In February 2015 the appellant and the complainant had a second child. Shortly afterwards the complainant separated from the appellant. The complainant gave evidence that on a particular occasion the appellant threatened to kill her if she left him and took the children. The threat was made in a motor car. Around the same time, the complainant also noticed that the appellant had been looking at firearm websites on his iPad. The appellant denied the threat and said he had been looking at the websites as a result of watching a TV program about antique guns.

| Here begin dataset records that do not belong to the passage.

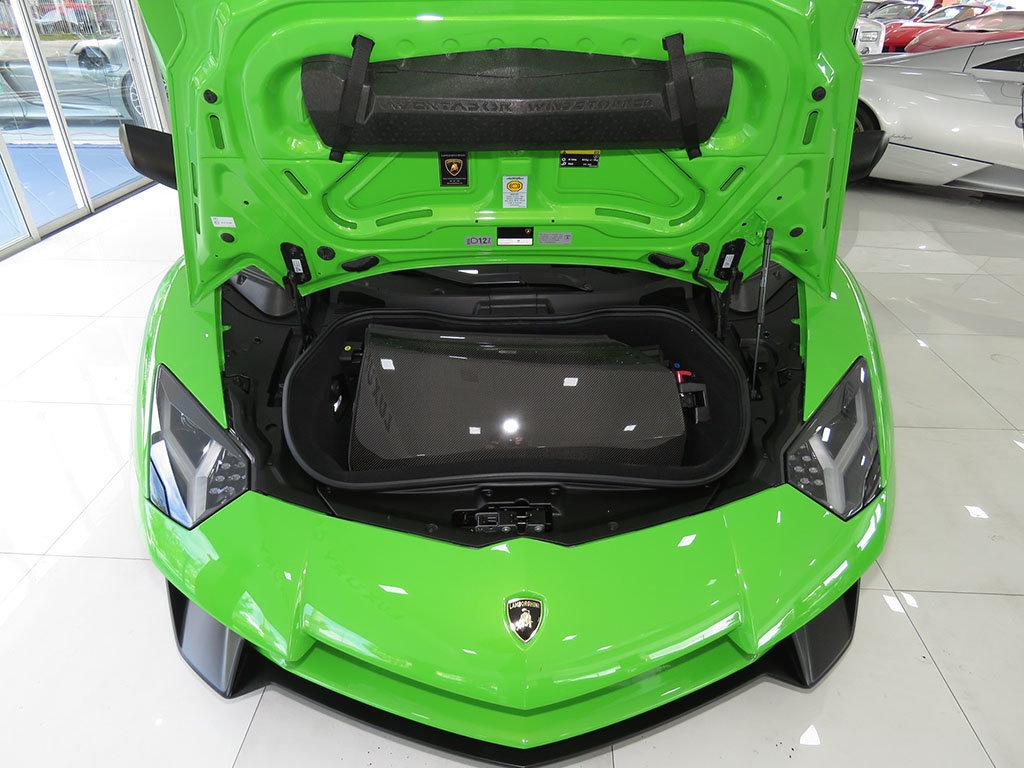 Lamborghini_Aventador_SV_Roadster_for_sale33
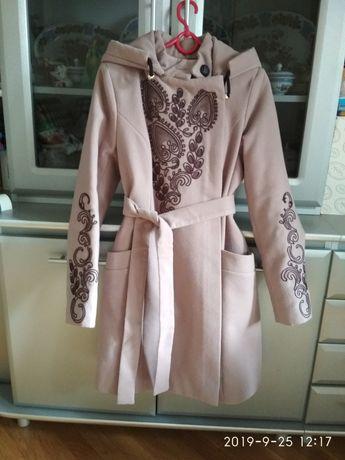 Пальто ( зимнее)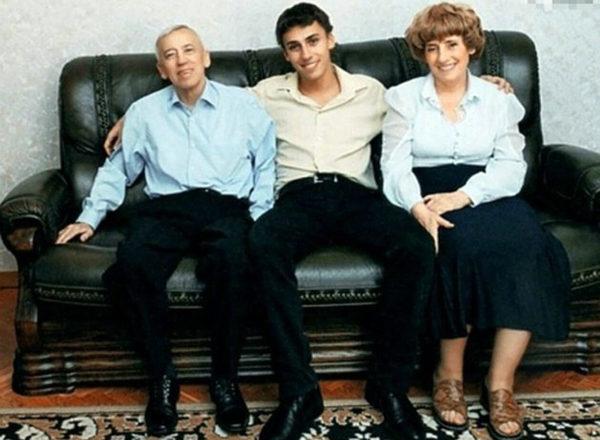 Максим Галкін з батьками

Shortly after the alleged threat the complainant was admitted to hospital with postpartum bleeding. On discharge the complainant went to live with her sister but felt harassed by the appellant.
While in hospital the complainant was spoken to by the police. She told the police that the appellant had not threatened her or physically assaulted her or her children.
Counts 4 and 5 were said to have occurred in June 2015. The couple was again living together.
In respect of Count 4, the appellant wished to have sexual intercourse but the complainant did not. She flatly refused his request. Nevertheless the appellant inserted his penis into her vagina and sexual intercourse took place. The appellant denied that sexual intercourse would have taken place if the complainant had said “no”.
Count 5 involved another request for sexual intercourse. The complainant said she “didn’t want to” and that she “wasn’t in the mood”. The appellant asked if he could “please himself” to which the complainant replied “Sure, you know, why not. Do what you need to do” (AB 141).
The complainant was lying on her stomach and felt the appellant ejaculate onto her back. The appellant denied the incident had occurred.
Following these two incidents, the complainant told her sister that the appellant would ignore her refusals to have sex. There was also some corroboration of the Count 5 incident.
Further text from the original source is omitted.